Questions about scene geometry:
————————

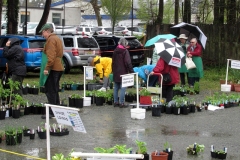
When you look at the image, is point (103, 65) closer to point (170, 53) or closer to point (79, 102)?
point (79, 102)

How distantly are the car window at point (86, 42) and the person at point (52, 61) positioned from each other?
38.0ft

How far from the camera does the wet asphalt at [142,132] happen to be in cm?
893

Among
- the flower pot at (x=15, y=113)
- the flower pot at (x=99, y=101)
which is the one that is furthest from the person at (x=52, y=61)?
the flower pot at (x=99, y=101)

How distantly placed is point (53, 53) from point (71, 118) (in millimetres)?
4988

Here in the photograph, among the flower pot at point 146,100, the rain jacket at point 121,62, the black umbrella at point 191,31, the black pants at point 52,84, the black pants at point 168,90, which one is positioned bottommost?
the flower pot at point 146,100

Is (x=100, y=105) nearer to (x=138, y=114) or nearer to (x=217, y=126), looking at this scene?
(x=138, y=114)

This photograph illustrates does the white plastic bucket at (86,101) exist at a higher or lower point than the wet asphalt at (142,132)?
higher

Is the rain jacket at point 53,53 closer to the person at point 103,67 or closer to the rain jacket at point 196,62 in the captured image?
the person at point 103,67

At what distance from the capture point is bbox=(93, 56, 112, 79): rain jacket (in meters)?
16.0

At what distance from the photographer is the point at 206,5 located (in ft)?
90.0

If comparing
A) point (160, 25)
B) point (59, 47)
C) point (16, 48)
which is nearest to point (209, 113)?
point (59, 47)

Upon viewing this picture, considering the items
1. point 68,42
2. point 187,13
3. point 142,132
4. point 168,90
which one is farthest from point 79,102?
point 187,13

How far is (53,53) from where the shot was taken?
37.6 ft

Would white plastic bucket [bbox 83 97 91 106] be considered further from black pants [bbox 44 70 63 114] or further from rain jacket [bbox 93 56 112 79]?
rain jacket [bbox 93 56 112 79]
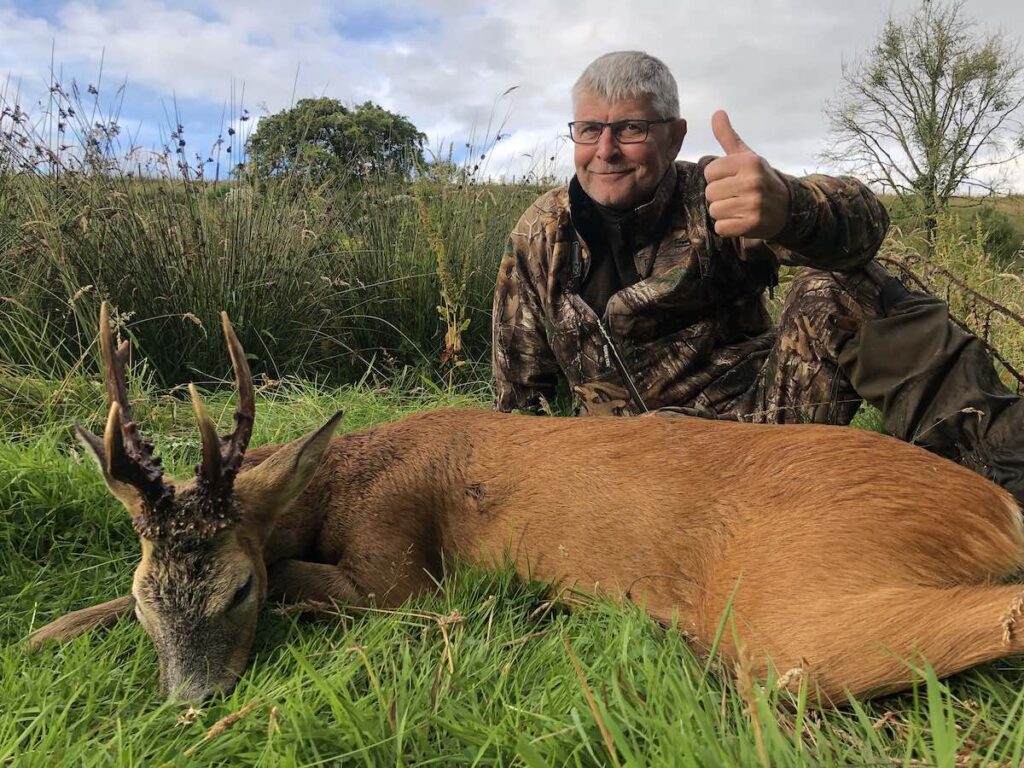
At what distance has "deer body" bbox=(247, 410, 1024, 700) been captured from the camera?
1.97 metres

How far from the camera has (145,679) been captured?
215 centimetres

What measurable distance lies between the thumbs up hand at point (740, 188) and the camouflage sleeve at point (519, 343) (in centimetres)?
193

————————

■ Task statement
Reproduce the material above verbatim; omit every picture.

■ Answer to the task
When you look at the image, is point (103, 65) closer to point (170, 53) or closer to point (79, 102)?
point (79, 102)

How distantly are the car window at point (86, 42) and the person at point (52, 61) positioned from each other?
38.0ft

How far from the camera does the wet asphalt at [142,132] happen to be in cm?
893

Among
- the flower pot at (x=15, y=113)
- the flower pot at (x=99, y=101)
which is the one that is furthest from the person at (x=52, y=61)?
the flower pot at (x=99, y=101)

How distantly placed is point (53, 53) from point (71, 118) (in millimetres)?
4988

Here in the photograph, among the flower pot at point 146,100, the rain jacket at point 121,62, the black umbrella at point 191,31, the black pants at point 52,84, the black pants at point 168,90, which one is positioned bottommost?
the flower pot at point 146,100

Is (x=100, y=105) nearer to (x=138, y=114) or nearer to (x=217, y=126), looking at this scene?
(x=138, y=114)

This photograph illustrates does the white plastic bucket at (86,101) exist at a higher or lower point than the wet asphalt at (142,132)?
higher

Is the rain jacket at point 53,53 closer to the person at point 103,67 or closer to the rain jacket at point 196,62 in the captured image?
the person at point 103,67

At what distance from the capture point is bbox=(93, 56, 112, 79): rain jacket (in meters)?
16.0

At what distance from the photographer is the point at 206,5 located (in ft)?
90.0

If comparing
A) point (160, 25)
B) point (59, 47)
C) point (16, 48)
which is nearest to point (209, 113)?
point (59, 47)

Upon viewing this picture, considering the items
1. point 68,42
2. point 187,13
3. point 142,132
4. point 168,90
which one is farthest from point 79,102?
point 187,13

How far is (53,53) from where the shot was taken?
37.6 ft

Would white plastic bucket [bbox 83 97 91 106] be considered further from black pants [bbox 44 70 63 114] or further from rain jacket [bbox 93 56 112 79]?
rain jacket [bbox 93 56 112 79]
At what distance has "deer body" bbox=(247, 410, 1024, 700) been captured from the camera?
1.97 metres

How far from the camera has (145,679) been captured?
215 centimetres

What measurable distance lies between the thumbs up hand at point (740, 188) and the camouflage sleeve at point (519, 343) (in centimetres)?
193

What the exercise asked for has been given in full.